A medida integra a chamada “pauta feminina”, um conjunto de votações organizado pela Casa em março, mês em que se comemora o Dia Internacional da Mulher. A sessão foi conduzida pela deputada Laura Carneiro (PSD-RJ), na ausência do presidente Hugo Motta (Republicanos-PB).
O que o projeto prevê
Pelo texto aprovado, mulheres com 18 anos ou mais poderão adquirir o produto. Entre 16 e 18 anos, a compra dependerá de autorização de responsáveis legais.
O spray contemplado pela lei deve ter composição à base de extratos vegetais e destinar-se exclusivamente à “contenção temporária de agressor para repelir agressão atual ou iminente à integridade física ou sexual da usuária”, conforme estabelece o projeto.
O item, hoje de uso restrito e controlado pelo Exército, fica em geral limitado às forças de segurança. Alguns estados, como Rio de Janeiro e Paraná, já haviam aprovado leis estaduais autorizando o uso do spray por civis, mas sem regulamentação federal.

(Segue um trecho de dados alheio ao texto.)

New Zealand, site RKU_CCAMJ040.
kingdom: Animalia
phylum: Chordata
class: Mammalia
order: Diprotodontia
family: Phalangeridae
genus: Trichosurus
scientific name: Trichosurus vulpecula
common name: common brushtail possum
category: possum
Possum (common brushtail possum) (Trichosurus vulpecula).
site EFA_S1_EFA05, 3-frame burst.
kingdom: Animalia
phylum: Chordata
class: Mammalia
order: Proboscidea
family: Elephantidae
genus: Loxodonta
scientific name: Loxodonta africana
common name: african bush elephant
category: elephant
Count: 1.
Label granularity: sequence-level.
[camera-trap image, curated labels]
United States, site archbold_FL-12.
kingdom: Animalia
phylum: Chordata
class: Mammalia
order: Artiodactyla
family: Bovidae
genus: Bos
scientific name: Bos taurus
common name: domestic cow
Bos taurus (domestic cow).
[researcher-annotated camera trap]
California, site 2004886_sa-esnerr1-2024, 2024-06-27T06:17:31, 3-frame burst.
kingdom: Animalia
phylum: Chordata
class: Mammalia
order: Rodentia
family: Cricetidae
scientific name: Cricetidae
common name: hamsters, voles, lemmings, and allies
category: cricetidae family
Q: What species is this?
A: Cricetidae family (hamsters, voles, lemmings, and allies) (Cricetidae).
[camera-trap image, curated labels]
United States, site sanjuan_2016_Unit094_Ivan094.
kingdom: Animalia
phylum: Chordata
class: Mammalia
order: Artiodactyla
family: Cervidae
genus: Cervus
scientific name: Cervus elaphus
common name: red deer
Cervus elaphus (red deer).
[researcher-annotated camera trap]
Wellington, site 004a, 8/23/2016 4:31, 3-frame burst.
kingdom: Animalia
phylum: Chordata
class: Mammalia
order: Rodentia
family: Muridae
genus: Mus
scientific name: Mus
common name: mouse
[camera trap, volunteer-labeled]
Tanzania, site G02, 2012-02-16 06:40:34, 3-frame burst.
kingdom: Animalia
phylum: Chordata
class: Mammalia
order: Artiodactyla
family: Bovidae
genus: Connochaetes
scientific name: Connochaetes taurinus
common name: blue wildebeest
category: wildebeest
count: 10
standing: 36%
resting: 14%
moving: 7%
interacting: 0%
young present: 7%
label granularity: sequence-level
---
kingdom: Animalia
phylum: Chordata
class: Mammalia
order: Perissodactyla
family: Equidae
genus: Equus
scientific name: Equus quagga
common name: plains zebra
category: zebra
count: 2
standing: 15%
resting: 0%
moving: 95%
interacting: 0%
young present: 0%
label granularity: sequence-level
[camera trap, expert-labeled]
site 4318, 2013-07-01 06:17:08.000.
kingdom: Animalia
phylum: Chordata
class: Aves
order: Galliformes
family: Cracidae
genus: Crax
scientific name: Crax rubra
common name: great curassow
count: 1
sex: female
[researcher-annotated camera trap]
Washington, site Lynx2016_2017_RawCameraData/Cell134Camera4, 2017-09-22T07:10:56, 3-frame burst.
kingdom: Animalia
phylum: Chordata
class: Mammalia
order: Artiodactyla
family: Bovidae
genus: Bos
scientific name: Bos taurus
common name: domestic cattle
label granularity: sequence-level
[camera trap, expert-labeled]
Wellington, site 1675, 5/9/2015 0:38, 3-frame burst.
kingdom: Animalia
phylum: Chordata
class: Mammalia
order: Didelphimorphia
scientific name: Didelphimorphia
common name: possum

A relatora do projeto, deputada Gisela Simona (União Brasil-MT), sustentou que a permissão se apoia no direito à legítima defesa, “promovendo a dignidade da pessoa humana por meio de instrumentos de menor potencial ofensivo”.
Impasse e aprovação
O principal entrave durante a discussão foi a presença da oleoresina capsicum, conhecida pela sigla O.C., na composição permitida pelo texto.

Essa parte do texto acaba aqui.